-- BEGIN Provided data --

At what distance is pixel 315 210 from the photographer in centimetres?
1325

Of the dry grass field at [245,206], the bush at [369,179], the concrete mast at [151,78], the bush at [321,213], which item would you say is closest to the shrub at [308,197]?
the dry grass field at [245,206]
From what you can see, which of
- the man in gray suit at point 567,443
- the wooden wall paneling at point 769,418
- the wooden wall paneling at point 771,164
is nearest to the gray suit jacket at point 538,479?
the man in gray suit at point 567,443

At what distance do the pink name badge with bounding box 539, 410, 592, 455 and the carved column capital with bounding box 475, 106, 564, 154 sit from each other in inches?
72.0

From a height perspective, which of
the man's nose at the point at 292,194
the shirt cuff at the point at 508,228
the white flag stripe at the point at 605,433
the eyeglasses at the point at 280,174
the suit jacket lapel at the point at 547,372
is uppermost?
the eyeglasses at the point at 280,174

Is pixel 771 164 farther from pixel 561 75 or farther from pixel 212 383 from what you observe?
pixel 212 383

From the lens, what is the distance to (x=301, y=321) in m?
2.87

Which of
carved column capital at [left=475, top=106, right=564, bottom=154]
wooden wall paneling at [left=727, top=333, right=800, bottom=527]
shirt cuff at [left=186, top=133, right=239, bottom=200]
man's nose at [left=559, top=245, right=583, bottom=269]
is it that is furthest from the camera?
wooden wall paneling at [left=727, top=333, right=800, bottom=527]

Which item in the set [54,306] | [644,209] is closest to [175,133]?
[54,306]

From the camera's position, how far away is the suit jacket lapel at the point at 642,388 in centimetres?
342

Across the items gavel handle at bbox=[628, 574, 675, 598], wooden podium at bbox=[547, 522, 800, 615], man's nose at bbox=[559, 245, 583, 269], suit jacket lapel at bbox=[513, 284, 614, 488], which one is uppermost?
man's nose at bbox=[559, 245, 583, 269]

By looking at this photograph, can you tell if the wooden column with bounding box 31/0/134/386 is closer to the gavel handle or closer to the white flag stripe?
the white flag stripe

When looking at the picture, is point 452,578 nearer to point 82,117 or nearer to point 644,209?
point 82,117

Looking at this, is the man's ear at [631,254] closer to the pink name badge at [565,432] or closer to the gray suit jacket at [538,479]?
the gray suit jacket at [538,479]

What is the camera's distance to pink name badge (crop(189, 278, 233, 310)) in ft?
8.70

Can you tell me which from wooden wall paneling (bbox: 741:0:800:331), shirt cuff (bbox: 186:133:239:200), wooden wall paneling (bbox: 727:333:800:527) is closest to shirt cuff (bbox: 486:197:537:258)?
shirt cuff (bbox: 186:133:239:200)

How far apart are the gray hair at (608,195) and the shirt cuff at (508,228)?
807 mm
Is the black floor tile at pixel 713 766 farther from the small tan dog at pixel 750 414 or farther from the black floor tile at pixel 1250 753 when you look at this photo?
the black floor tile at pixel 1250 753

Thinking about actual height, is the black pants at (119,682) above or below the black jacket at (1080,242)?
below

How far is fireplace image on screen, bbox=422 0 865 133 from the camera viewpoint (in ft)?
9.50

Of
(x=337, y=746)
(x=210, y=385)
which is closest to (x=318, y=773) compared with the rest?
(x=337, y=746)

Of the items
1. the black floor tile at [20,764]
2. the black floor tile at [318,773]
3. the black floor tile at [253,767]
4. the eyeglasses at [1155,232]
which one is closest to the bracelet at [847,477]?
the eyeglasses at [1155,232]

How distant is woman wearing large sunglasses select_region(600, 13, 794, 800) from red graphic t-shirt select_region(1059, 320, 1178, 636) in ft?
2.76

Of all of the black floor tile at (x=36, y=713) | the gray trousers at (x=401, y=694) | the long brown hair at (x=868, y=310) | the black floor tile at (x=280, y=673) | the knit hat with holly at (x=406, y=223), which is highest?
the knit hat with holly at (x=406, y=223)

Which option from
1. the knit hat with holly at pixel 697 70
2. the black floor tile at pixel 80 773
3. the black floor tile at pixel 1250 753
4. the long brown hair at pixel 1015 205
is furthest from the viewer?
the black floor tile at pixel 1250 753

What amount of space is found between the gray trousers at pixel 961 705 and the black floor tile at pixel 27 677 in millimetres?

-- END Provided data --

_Aim_
Repeat exactly the lines from the one containing "Of all of the" through the last line of the records above, both included, and nothing else.

_Task solution_
Of all of the black floor tile at (x=36, y=713) | the gray trousers at (x=401, y=694) | the long brown hair at (x=868, y=310) | the black floor tile at (x=280, y=673) | the knit hat with holly at (x=406, y=223), which is highest?
the knit hat with holly at (x=406, y=223)

Which option from
1. the knit hat with holly at pixel 697 70
2. the black floor tile at pixel 80 773
3. the black floor tile at pixel 1250 753
4. the long brown hair at pixel 1015 205
is furthest from the viewer?
the black floor tile at pixel 1250 753

What amount of space is found between the gray trousers at pixel 961 705 and the black floor tile at pixel 27 677 in millimetres?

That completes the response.